In the initial bedding-down period for any new process, solicitors can spend an unduly large amount of time in agreeing the practicalities. Factors that may need to be taken into consideration include the ability of individuals to print, scan, post or courier and receive documents.

To address such issues, and provide a clear set of procedures for dealing with delivery of documents and submission for registration, the PSG has formulated a suite of protocols for solicitors to agree and use. These are now available on the PSG website.

As with all of our documents, we welcome feedback on these protocols, which are likely to evolve over time, and will adapt to changes in the digital system.

There are advantages to agreeing and following a protocol:

  • parties know what is expected of them: no last minute arguments about how completion is to proceed, or what one party is, or is not prepared to accept;
  • fewer undertakings: signing up to one of the protocols means each solicitor agrees to comply with set actions and timescales;
  • each protocol sets out clear assumptions on which following the protocol is based, including ensuring that documents are validly signed and that solicitors hold and preserve the originals of the documents, in case they are requisitioned by the Keeper.
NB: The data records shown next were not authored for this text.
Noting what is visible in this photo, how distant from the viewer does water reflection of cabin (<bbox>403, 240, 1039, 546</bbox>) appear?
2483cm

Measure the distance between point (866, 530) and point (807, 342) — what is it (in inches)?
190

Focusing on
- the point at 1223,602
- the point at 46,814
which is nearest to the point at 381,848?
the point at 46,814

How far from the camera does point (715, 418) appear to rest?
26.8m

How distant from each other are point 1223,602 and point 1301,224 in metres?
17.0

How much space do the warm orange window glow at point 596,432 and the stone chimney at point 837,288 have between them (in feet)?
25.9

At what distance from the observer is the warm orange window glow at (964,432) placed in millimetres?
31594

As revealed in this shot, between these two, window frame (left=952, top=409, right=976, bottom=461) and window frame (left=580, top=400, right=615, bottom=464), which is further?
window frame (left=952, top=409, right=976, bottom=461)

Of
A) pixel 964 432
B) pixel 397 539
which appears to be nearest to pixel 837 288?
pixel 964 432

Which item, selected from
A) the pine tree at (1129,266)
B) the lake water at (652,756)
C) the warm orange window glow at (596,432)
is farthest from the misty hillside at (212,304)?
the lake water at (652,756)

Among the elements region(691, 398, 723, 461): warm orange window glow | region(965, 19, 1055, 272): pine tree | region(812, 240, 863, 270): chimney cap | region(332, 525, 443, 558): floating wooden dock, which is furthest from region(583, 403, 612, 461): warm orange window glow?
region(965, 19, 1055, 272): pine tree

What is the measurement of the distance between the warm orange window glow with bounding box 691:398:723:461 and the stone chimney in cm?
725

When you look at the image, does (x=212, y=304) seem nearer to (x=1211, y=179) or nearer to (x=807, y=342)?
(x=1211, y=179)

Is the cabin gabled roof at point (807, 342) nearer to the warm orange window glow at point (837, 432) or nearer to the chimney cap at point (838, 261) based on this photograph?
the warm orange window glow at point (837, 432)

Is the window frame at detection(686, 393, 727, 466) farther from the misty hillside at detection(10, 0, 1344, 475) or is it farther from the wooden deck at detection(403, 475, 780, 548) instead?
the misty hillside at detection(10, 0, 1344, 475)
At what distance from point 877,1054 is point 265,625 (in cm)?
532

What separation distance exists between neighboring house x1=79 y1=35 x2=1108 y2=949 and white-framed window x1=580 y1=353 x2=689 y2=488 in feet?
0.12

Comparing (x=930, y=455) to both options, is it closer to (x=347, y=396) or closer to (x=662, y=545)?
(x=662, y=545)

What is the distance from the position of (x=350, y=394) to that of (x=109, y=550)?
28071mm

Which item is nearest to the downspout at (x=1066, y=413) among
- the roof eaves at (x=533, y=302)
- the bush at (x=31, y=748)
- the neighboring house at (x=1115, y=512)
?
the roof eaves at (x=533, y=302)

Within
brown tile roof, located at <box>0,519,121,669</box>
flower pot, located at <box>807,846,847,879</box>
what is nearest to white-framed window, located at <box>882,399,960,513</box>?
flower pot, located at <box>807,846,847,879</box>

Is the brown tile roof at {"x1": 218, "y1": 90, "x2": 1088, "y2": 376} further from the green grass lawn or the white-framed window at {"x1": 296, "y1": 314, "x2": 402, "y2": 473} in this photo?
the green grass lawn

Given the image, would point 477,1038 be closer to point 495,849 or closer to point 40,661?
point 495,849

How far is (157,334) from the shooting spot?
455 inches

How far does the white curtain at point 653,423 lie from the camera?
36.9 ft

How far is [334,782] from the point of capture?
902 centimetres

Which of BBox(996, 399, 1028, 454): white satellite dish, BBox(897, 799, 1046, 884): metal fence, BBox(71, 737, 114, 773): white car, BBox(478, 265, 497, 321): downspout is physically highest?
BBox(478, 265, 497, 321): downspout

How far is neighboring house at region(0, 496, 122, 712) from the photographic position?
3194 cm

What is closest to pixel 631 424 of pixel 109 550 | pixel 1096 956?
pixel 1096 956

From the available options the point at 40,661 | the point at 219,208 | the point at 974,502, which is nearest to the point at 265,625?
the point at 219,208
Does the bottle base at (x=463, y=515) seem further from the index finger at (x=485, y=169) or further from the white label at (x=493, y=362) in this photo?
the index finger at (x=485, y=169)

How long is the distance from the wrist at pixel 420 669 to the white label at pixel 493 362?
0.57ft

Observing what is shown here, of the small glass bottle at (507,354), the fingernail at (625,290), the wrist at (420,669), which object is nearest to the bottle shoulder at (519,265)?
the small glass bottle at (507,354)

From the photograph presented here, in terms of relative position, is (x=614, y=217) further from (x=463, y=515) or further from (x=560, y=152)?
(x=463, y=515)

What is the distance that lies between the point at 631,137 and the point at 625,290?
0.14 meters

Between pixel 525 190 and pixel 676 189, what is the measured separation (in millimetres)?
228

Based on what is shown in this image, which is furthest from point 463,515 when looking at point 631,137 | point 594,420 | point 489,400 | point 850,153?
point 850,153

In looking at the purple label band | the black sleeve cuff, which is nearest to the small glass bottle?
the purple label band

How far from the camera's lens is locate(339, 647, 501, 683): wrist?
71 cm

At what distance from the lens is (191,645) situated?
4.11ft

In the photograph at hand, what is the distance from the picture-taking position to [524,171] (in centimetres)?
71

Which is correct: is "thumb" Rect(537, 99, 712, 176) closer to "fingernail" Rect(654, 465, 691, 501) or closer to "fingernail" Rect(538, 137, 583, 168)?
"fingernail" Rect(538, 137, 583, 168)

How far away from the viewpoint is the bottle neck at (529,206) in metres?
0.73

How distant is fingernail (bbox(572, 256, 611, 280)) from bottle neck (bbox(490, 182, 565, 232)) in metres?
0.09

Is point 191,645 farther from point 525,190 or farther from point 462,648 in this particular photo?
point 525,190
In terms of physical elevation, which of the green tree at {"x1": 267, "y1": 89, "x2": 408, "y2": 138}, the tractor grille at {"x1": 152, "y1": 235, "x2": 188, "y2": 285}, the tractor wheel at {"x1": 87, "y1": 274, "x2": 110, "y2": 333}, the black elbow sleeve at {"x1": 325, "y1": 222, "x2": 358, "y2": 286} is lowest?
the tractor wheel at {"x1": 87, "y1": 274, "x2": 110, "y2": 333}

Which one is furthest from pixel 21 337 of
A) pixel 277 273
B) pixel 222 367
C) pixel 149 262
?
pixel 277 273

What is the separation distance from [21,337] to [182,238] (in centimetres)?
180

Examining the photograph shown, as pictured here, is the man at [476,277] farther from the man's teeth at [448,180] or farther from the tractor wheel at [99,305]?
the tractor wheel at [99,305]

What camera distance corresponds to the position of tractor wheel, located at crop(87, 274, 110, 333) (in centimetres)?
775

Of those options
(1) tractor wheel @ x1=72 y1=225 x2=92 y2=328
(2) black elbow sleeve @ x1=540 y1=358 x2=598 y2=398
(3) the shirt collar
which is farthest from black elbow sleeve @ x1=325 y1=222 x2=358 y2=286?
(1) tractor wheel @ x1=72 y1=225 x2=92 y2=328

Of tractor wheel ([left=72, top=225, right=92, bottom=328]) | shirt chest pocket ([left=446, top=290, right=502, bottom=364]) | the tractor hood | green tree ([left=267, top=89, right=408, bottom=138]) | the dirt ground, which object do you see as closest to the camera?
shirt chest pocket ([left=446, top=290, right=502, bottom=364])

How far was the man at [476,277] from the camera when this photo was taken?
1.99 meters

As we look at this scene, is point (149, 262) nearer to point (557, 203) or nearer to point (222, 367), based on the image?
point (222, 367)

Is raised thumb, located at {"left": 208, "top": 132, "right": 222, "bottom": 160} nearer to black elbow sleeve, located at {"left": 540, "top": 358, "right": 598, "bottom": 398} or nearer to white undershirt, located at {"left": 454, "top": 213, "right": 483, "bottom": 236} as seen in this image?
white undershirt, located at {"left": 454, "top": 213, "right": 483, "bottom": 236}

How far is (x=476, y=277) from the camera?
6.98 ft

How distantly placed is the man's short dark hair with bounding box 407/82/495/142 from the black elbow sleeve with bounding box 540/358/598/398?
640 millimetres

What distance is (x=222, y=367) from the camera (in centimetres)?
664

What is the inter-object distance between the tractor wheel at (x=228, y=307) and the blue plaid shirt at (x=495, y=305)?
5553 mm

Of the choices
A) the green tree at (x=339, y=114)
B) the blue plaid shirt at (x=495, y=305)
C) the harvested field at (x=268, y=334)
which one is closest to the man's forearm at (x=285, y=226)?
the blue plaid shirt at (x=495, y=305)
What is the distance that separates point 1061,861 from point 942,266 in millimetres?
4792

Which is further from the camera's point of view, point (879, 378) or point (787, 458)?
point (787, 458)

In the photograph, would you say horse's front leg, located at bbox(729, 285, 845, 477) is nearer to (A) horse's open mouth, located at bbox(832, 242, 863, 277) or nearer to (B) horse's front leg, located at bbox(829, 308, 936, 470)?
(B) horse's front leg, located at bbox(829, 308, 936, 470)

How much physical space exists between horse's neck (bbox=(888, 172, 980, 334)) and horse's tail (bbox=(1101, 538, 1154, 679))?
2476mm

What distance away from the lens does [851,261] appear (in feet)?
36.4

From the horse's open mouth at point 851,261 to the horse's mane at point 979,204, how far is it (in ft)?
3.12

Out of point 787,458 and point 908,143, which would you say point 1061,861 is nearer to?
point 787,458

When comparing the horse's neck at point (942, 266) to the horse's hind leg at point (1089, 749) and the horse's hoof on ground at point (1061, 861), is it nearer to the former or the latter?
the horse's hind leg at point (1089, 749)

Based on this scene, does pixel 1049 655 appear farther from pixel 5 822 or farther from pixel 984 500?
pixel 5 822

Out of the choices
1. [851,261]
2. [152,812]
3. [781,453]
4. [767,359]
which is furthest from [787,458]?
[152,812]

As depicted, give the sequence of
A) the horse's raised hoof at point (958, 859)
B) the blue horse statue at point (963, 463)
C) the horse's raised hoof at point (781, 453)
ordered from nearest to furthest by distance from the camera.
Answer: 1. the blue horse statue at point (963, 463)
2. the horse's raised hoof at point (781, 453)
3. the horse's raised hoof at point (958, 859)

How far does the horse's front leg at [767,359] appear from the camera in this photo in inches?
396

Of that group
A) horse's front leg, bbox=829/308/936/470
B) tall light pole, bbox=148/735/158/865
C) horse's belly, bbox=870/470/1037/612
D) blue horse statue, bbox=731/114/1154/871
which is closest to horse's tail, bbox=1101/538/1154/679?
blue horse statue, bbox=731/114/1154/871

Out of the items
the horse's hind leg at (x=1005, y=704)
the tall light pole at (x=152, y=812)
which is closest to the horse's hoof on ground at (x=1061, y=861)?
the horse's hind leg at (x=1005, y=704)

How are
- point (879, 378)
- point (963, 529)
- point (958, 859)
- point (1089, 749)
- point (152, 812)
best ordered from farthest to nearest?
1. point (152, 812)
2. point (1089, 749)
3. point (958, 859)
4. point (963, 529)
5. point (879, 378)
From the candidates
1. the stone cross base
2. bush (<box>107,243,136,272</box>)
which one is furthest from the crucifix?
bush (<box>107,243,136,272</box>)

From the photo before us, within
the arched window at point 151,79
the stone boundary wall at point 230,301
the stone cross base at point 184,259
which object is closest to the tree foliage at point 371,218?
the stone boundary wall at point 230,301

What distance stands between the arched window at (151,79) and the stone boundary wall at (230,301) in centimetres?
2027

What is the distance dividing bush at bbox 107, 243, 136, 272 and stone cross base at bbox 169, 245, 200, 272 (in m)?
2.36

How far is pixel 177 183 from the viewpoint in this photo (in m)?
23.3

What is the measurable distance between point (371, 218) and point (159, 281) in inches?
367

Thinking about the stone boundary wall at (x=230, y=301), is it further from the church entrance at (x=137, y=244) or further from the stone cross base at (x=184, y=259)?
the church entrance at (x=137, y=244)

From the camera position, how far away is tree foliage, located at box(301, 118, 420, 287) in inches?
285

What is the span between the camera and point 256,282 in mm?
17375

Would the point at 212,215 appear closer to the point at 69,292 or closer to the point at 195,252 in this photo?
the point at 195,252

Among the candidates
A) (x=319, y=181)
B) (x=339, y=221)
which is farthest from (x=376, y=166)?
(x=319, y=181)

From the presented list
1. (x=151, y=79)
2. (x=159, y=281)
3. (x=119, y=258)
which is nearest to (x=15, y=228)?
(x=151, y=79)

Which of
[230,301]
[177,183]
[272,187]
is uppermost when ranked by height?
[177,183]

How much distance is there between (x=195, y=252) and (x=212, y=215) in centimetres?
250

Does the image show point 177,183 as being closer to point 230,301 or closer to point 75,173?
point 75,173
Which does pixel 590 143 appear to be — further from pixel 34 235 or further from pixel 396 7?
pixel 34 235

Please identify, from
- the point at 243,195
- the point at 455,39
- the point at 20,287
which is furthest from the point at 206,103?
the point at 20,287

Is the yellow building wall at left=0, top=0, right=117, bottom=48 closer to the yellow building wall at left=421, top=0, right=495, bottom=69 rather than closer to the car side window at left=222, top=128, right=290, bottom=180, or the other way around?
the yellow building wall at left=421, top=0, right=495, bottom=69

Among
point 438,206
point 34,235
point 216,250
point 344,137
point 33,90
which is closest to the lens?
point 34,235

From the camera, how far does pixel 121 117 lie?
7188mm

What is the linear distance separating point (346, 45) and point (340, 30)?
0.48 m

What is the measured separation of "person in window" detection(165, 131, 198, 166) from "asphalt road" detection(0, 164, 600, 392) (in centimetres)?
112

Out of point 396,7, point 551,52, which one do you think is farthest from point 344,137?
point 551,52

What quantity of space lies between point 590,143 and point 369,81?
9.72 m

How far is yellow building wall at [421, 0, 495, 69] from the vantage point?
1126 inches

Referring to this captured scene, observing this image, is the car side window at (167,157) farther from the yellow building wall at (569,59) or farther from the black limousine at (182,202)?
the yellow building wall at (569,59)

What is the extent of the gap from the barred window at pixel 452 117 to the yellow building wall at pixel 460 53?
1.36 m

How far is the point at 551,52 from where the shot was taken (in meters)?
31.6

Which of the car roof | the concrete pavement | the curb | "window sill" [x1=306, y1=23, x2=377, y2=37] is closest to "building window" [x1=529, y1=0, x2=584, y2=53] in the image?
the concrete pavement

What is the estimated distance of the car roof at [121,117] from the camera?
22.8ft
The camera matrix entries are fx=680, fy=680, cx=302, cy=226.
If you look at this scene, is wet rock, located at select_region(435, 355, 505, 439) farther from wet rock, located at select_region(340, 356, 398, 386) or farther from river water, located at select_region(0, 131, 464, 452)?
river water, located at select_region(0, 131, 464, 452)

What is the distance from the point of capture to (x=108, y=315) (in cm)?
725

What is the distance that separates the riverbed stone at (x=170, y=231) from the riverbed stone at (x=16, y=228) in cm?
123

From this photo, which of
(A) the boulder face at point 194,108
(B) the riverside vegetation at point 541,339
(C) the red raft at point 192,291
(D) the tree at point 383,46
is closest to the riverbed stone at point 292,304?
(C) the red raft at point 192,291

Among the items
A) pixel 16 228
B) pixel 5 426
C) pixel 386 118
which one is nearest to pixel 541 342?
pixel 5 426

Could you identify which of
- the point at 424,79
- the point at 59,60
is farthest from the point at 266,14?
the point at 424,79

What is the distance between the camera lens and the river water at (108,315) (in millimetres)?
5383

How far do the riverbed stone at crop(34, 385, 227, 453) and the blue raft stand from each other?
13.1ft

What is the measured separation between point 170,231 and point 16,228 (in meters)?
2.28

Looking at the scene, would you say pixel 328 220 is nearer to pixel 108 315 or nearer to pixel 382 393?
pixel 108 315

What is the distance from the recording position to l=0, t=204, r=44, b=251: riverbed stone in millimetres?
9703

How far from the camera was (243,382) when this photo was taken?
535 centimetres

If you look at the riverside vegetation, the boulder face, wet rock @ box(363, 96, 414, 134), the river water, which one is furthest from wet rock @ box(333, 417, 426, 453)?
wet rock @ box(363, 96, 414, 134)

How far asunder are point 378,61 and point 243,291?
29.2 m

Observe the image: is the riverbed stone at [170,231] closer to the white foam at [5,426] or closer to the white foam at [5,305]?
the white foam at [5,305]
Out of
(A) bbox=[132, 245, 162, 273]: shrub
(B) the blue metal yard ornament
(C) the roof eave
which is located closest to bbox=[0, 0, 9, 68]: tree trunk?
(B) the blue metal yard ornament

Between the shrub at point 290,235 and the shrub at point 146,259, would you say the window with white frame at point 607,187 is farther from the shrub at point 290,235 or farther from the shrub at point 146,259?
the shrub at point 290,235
Possession of the wet-signature hard copy document

Solicitors should bear in mind the requirement for the applicant's solicitor to certify to Registers that the deed is valid.

For many this will mean actually examining the wet-signed hard copy document. Others will be prepared to accept confirmation from the solicitor holding the document that it has been validly signed. Either way, a qualified solicitor needs to check that the wet-signed hard copy document has been validly signed and witnessed.

The protocols cater for both delivery situations, acknowledging that delivery can be achieved by electronic means (as a consequence of s 4 of the Legal Writings (Counterparts and Delivery) (Scotland) Act 2015).

Confirmation of signing of wet-signed hard copy documents

For electronic delivery of a pdf of the document, when sending the pdf a partner in the sending solicitor's firm should confirm to the receiving solicitor that it has been checked, is in the possession or control of the sending firm, and that it bears to have been validly signed.

A signed letter on the firm's headed notepaper would be best practice; however, giving this confirmation by email from a partner in the firm is as binding on the sending firm.

Using the protocols

No solicitor should feel pressurised into adopting one particular protocol over another. If all solicitors involved in the transaction cannot agree on the same protocol, they can either agree a hybrid protocol, or make their own specific arrangements. It is strongly recommended that the solicitors agree procedures for how completion and submission for registration are to be handled at an early point in the transaction.

The suite currently consists of six protocols for commercial transactions, with two simpler residential specific styles to follow.